## [Instruksi Tugas 1]
Salin kata demi kata bagian tulisan tentang makna korupsi antara "Saya tidak ingat" dan "terlalu bermakna apa-apa.", termasuk kedua batas itu.
## [Instruksi Tugas 2]
Tolong lanjutkan tulisan tentang makna korupsi, dimulai sesudah kalimat terakhirnya.

## [Kutipan Teks]

..........

Saya tidak ingat dengan jelas, kapan pertama kali saya mendengar istilah korupsi. Yang pasti, saya tahu istilah ini ketika berada di bangku Sekolah Dasar. Agak lupa kelas berapa. Pada waktu itu, pemahaman akan korupsi juga sangat terbatas hanya terkait penyelewengan dana negara.
Selanjutnya, saya juga mendengar istilah kolusi dan nepotisme. Namun, dua kata ini baru bisa saya pahami hingga akhir Sekolah Dasar atau awal Sekolah Menengah Pertama.
Kembali membahas terkait korupsi, Kukuh Adi, seorang Komika, dalam sebuah acara berpendapat bahwa kata korupsi akhir-akhir menjadi kata yang overrated. Maksudnya, kata korupsi menurut dia kian mengalami penyempitan makna, atau bahkan hampir tidak terlalu bermakna apa-apa.
Hal ini karena banyak yang beranggapan bahwa korupsi hanya dapat disematkan jika seorang pejabat mengambil uang negara. Padahal tindakan korupsi seharusnya bisa lebih luas seperti misalnya trotoar rusak yang tak kunjung diperbaiki atau banjir yang kerap melanda karena dana revitalisasi sungai tak sesuai.

..........

## [Data yang Diberikan]
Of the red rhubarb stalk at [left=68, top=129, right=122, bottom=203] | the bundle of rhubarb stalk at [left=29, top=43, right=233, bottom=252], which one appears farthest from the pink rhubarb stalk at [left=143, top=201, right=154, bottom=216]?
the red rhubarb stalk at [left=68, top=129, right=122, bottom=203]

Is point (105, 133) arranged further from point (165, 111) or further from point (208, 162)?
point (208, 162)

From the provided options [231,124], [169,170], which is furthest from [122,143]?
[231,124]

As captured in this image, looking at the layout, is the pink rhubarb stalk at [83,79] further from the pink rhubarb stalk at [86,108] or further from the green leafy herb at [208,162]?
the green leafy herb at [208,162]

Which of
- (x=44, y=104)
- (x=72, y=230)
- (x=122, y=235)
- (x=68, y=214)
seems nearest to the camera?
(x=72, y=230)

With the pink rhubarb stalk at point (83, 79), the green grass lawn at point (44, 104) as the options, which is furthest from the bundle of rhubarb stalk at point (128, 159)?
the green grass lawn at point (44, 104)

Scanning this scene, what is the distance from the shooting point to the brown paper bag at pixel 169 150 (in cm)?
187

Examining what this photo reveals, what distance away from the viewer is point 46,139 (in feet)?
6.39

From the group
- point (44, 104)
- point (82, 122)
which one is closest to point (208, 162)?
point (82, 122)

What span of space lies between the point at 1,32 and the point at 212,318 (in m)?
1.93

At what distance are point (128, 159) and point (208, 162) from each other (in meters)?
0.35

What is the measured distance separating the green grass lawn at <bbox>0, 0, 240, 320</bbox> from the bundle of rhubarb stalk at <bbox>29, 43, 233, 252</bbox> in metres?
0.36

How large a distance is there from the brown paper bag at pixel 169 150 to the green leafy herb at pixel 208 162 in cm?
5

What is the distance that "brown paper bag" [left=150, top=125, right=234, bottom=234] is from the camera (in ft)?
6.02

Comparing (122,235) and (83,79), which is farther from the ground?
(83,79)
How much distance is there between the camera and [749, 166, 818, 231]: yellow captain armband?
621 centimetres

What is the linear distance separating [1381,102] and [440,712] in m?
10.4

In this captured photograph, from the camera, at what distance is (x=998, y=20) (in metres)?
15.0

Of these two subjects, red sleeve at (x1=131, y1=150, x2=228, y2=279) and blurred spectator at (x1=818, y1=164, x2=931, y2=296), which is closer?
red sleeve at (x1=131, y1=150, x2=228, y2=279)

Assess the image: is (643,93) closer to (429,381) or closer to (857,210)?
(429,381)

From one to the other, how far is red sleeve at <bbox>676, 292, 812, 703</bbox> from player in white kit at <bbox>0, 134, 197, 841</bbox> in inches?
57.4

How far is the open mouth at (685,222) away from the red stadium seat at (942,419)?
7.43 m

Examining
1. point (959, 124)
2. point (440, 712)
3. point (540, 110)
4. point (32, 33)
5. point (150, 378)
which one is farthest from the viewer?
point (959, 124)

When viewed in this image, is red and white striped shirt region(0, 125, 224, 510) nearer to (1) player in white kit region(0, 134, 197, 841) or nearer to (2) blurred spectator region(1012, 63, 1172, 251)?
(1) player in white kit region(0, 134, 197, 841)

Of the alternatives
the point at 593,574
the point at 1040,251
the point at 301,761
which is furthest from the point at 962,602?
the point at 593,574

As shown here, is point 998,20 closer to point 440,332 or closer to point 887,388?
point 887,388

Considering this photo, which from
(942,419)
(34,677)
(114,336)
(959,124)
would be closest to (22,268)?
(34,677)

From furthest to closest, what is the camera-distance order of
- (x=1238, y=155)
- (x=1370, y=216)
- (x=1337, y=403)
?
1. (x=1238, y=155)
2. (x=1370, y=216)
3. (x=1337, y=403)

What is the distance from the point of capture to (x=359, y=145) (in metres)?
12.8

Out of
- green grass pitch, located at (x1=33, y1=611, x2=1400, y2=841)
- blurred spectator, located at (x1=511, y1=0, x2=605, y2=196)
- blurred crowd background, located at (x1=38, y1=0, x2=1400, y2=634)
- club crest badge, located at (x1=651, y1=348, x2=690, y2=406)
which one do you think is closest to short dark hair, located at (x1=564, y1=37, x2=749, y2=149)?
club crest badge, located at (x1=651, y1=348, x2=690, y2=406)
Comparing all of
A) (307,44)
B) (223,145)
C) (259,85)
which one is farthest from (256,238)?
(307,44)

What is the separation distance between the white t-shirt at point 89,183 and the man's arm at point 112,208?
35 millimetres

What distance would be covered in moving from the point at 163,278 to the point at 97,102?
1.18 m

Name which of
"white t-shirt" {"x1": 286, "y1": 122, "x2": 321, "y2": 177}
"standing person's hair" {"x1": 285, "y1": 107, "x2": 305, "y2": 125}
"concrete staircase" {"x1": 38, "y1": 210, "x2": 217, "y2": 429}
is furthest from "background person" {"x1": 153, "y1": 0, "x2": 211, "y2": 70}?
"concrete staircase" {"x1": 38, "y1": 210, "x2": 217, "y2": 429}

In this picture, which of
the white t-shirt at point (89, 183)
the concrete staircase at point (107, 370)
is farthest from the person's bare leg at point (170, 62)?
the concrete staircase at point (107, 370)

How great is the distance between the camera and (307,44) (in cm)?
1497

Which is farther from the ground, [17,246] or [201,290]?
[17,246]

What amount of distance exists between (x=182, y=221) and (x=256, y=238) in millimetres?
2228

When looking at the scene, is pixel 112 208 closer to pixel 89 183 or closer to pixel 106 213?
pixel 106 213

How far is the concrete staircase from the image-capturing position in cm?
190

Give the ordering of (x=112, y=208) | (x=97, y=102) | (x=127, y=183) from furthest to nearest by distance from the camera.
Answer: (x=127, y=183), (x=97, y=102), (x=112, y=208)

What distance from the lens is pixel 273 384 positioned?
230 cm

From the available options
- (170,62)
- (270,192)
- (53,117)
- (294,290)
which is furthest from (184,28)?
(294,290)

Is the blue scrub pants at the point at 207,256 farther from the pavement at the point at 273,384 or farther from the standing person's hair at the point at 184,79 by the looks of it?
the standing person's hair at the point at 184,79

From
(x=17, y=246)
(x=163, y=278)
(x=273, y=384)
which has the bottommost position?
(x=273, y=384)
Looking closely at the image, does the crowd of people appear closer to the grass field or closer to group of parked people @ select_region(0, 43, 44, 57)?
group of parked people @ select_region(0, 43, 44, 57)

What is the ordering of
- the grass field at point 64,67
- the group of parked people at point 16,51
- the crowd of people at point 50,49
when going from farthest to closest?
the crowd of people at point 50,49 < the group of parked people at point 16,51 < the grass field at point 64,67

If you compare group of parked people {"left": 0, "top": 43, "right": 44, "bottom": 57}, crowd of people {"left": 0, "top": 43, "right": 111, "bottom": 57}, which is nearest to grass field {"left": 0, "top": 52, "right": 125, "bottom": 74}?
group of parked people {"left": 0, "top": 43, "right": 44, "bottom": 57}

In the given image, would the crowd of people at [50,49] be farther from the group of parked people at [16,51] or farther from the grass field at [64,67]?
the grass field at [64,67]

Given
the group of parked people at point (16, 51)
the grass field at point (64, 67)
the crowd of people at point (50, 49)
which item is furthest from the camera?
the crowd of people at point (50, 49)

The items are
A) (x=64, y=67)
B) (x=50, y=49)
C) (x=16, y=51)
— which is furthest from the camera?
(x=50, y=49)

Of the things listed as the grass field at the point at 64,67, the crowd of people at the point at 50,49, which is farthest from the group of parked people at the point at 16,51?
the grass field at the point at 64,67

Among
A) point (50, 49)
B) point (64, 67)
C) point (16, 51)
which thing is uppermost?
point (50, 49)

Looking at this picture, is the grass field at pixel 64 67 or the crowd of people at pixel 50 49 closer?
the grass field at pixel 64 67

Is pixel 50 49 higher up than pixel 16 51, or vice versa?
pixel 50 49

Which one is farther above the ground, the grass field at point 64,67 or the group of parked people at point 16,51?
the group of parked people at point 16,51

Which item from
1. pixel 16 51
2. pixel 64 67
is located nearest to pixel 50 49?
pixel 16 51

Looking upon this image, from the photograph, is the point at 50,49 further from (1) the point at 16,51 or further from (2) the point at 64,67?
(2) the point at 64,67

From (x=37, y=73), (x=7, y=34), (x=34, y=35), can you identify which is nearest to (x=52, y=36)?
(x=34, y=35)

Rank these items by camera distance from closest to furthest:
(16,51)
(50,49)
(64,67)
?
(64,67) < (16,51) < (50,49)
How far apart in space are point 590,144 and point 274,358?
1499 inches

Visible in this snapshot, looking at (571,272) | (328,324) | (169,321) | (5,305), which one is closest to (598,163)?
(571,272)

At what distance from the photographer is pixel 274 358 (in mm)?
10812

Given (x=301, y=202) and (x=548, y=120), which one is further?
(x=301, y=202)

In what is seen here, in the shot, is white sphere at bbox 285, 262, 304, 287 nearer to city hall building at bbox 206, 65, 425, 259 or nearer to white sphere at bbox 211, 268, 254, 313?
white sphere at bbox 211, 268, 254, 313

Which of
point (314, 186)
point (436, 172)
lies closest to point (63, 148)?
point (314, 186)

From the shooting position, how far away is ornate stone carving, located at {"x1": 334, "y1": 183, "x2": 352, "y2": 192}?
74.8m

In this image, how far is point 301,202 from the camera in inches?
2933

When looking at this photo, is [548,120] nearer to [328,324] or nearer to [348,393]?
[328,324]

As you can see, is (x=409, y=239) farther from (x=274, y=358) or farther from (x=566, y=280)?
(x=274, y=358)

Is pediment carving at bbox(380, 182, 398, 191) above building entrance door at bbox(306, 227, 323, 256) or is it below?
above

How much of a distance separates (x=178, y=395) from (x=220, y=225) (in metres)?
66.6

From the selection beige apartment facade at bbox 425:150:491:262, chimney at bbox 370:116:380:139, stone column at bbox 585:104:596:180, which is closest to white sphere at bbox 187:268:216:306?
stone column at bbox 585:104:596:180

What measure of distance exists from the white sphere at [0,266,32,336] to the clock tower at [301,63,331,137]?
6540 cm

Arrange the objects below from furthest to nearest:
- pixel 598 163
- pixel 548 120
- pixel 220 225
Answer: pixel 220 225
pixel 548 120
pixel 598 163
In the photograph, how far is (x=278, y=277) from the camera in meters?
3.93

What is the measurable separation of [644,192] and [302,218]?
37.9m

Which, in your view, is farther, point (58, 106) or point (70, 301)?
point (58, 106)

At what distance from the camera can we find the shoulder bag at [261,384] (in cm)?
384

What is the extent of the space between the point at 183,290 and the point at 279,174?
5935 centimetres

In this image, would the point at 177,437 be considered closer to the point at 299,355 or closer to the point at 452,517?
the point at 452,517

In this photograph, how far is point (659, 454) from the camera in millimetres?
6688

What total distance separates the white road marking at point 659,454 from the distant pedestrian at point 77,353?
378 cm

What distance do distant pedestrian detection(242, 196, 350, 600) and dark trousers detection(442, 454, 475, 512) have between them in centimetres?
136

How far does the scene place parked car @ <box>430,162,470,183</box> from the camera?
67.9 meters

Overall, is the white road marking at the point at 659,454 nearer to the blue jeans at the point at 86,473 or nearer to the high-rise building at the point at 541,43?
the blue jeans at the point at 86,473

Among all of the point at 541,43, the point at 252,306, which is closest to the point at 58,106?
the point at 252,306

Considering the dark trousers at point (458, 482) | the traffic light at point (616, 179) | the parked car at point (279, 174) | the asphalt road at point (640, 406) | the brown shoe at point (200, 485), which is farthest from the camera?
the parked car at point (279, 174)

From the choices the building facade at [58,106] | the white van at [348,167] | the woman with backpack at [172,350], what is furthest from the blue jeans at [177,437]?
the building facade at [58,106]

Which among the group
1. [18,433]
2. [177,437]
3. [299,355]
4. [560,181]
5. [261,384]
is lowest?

..........

## [Jawaban yang Diharapkan 1]
Saya tidak ingat dengan jelas, kapan pertama kali saya mendengar istilah korupsi. Yang pasti, saya tahu istilah ini ketika berada di bangku Sekolah Dasar. Agak lupa kelas berapa. Pada waktu itu, pemahaman akan korupsi juga sangat terbatas hanya terkait penyelewengan dana negara.
Selanjutnya, saya juga mendengar istilah kolusi dan nepotisme. Namun, dua kata ini baru bisa saya pahami hingga akhir Sekolah Dasar atau awal Sekolah Menengah Pertama.
Kembali membahas terkait korupsi, Kukuh Adi, seorang Komika, dalam sebuah acara berpendapat bahwa kata korupsi akhir-akhir menjadi kata yang overrated. Maksudnya, kata korupsi menurut dia kian mengalami penyempitan makna, atau bahkan hampir tidak terlalu bermakna apa-apa.

## [Jawaban yang Diharapkan 2]
Saya rasa itu tidak salah. Tentu sebelumnya, kita harus bisa membedakan korupsi dan perilaku koruptif. Namun iya, rasa-rasanya, pendidikan antikorupsi yang masih kurang di Indonesia menyebabkan kata korupsi kian hari semakin elit. Korupsi seakan menjadi cap yang istimewa, ketika seharusnya korupsi adalah tindakan kriminal luar biasa.
Terkait pendidikan antikorupsi, masih banyak pejabat di Indonesia yang masih belum memahami dengan benar apa itu korupsi. Seperti yang saya bilang tadi, makna korupsi hanya terbatas pada penyelewengan dana negara, sementara memanfaatkan jabatan untuk kepentingan pribadi, suap, pungli, gratifikasi sering kali tidak dimasukan dalam artian korupsi yang mereka pahami.
“Ambil saja uangnya, jangan pilih orangnya,” kata seorang pejabat, pemuka agama, guru, orang-orang berpendidikan suatu waktu kala membahas mengenai politik uang. Saya sendiri cukup jengah mendengar ajakan ini. Bagaimana tidak, perilaku suap sendiri dikampanyekan dan dianggap wajar.
Kita bisa berdebat tentang definisi korupsi yang tidak merugikan negara, namun hal ini sudah termasuk tindakan koruptif yang memang seharusnya dijauhi, bukan?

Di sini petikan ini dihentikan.